NeotomaDB / api_nodetest

node.js and express implementation for the Neotoma API
MIT License
2 stars 0 forks source link

What is the occid?! #54

Closed jpjenk closed 6 years ago

jpjenk commented 6 years ago

This identifier, which should define an occurrence of a taxa in time and space, is an input to the occs endpoint but not generated by anything (Sites, Datasets, References or Taxa endpoints).

All endpoints should be intrinsically linked: taxa have occurrences, datasets are made up of occurrences (sites are temporal indiscrete amalgams of datasets) and all are linked by published literature references.

It was my understanding that this conceptual failure was the principle reason for attempting an ambitious rewrite of the Neotoma API.

SimonGoring commented 6 years ago

The occid is intended to be the combination of the sample id and the preface of the db name (e.g., sample # 13224 is neotoma:13224.

None of the current endpoints return occid or sample ID because I haven't written anything that returns counts yet. That is almost next on the list.

jpjenk commented 6 years ago

Excellent, we're on the same page here. I was just checking to see if the intent was to have occid built into the other endpoints, sounds like it is so again, great!

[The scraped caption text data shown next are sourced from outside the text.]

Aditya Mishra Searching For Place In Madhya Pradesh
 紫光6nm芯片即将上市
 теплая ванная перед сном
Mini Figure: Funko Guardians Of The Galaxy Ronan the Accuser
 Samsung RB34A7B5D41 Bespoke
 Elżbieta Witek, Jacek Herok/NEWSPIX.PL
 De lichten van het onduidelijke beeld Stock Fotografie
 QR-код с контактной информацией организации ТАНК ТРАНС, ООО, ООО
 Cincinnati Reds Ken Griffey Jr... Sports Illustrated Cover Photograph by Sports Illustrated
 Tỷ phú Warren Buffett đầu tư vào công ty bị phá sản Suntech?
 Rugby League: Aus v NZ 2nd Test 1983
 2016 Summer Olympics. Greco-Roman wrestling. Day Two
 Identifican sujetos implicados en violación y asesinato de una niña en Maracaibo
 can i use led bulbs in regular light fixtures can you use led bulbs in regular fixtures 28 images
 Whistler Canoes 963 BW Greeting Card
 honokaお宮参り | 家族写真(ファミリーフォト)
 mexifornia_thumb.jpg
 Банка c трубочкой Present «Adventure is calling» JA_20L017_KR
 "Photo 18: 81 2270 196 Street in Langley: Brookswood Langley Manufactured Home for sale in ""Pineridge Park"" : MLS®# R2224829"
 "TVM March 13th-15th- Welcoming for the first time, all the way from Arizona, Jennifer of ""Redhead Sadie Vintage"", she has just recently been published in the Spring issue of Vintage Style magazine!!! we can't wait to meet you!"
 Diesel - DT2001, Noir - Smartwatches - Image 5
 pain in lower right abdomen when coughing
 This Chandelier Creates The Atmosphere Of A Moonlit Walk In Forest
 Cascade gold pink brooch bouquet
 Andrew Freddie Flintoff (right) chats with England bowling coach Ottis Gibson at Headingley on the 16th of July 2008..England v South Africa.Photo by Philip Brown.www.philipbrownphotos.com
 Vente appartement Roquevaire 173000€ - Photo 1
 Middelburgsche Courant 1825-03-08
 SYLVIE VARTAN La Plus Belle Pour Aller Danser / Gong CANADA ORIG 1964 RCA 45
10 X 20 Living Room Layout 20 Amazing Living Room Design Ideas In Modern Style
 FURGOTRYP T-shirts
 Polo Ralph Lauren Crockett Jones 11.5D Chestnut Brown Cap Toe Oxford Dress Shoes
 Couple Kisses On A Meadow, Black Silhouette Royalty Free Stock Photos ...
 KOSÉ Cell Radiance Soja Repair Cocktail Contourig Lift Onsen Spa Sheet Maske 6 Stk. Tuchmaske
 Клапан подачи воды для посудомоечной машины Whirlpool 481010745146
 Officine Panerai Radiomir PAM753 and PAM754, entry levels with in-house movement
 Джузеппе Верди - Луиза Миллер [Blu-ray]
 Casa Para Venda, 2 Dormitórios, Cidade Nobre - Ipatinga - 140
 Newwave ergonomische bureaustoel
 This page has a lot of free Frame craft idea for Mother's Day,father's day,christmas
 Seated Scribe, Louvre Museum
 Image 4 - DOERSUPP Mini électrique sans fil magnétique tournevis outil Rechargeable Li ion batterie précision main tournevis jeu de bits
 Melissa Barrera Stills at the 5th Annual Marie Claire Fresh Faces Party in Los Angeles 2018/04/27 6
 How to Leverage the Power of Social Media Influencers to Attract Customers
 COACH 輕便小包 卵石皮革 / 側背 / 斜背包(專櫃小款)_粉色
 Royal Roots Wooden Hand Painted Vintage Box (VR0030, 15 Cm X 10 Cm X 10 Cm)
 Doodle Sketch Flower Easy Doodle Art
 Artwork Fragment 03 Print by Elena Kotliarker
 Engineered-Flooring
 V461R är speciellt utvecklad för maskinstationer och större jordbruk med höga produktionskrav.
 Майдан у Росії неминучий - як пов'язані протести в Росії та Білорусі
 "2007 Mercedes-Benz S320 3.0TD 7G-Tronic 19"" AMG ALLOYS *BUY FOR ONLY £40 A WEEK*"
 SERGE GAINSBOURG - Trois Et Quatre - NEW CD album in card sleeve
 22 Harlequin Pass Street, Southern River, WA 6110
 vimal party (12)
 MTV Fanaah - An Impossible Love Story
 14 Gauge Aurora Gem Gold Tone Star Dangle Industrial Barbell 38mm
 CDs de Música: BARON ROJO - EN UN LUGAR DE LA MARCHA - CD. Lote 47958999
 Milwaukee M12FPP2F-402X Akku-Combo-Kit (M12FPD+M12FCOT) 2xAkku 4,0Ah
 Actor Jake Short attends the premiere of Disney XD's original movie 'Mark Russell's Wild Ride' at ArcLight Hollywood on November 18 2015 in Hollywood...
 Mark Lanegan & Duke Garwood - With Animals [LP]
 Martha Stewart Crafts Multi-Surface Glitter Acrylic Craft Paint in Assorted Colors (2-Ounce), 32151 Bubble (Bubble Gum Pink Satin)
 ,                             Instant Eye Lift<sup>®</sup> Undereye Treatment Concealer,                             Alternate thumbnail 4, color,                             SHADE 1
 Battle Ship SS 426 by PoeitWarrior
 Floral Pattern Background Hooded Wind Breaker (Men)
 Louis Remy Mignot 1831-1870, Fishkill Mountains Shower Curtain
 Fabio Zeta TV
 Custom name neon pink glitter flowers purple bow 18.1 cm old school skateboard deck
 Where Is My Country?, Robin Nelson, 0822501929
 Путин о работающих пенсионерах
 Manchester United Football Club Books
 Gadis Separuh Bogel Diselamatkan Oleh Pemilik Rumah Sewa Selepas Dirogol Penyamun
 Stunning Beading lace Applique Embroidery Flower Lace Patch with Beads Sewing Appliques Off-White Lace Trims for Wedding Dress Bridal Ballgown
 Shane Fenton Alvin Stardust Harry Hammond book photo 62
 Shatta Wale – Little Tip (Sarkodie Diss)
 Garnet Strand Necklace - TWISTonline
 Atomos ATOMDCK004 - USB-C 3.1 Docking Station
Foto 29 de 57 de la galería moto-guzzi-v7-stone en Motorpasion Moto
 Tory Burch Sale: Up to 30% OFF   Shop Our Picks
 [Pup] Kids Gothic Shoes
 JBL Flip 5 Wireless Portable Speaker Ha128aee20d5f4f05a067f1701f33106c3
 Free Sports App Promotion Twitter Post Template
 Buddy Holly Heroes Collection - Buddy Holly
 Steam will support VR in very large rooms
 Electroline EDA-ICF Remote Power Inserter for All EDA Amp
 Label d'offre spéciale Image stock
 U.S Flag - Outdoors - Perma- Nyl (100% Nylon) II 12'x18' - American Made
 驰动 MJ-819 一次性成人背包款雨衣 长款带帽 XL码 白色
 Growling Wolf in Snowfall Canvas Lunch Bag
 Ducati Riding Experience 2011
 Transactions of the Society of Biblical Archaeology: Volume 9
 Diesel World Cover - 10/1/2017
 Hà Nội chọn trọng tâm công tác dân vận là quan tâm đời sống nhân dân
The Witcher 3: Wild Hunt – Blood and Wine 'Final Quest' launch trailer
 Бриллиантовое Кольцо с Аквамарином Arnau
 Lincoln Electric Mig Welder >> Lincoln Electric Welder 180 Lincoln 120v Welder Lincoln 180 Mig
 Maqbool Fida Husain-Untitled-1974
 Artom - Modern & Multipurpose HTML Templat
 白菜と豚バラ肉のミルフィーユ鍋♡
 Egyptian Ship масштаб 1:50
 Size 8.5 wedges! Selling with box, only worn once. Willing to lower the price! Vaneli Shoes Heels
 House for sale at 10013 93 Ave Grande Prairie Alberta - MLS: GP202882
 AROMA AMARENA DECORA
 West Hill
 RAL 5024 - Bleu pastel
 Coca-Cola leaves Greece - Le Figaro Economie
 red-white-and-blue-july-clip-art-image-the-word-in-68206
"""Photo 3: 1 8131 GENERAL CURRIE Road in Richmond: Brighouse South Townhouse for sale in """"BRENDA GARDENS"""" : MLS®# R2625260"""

Unless there is an internal reason, it would be preferred if Neotoma can return a simple integer for occid (and other identifiers for that matter). The reason for this is that ELC will already clarify the object ID number by appending both database and datatype in the form of database:datatype:id_number. I have written a parser that will take a list of assorted IDs and separate them by both database and datatype for routing to the correct endpoint and database subquery. Along these lines, the Neotoma API should be able to accept only integer lists for the allowable identifier. Example:

ELC Locale endpoint parameter: loc_id=neotoma:occ:123,pbdb:occ:456,neotoma:occ:789 Will route to a Neotoma dataset endpoint call with parameter: siteid=123,789 And to a PBDB collections endpoint call with parameter: coll_id=456 The ELC response once these subqueries have been processed will include something like: {'locale_id': neotoma:dst:#, neotoma:dst:#, pbdb:col:#, pbdb:col:# ... etc.

I have written an output filter for the ELC JSON response that is controlled with the 'show' parameter such that:

show=full --> returns metadata/summary block together with all record data show=poll --> returns only the metadata and summary show=idx --> returns only a list of the identifiers returned by that endpoint in the colon separated format described above. This list could programmatically be sent into another endpoint

This response control (and the show parameter) is available across all endpoints.

jpjenk commented 6 years ago

It is also worth noting that returning identifiers with hardcoded dataset tags from the subqueries is not necessary because I have rewritten ELC to be completely database agnostic. All database specific settings and controls are in a configuration file (yaml format) and the custom handlers (basically field name and object mapping) for each database are broken out into separate file of about 10-15 lines of code for each endpoint of each database. This means that any similar type database that provides a REST API could be added to ELC in less than a day.

SimonGoring commented 6 years ago

Yep, the values returned from neotoma are just integers. They are currently called the sampleid.

SimonGoring commented 6 years ago

I'm going to leave the terms as sampleid since this is the neotoma API, and as such should return "Neotoma" specific terms.

jpjenk commented 6 years ago

Completely agree, terms should be returned using language specific to providing database. It is up to the ELC API to present a common vocabulary which spans the databases. The original question was whether sampleid could be interpreted as an occurrence ID since this is the record level identifier returned by that end point. It appears so as evidenced by the discussion above.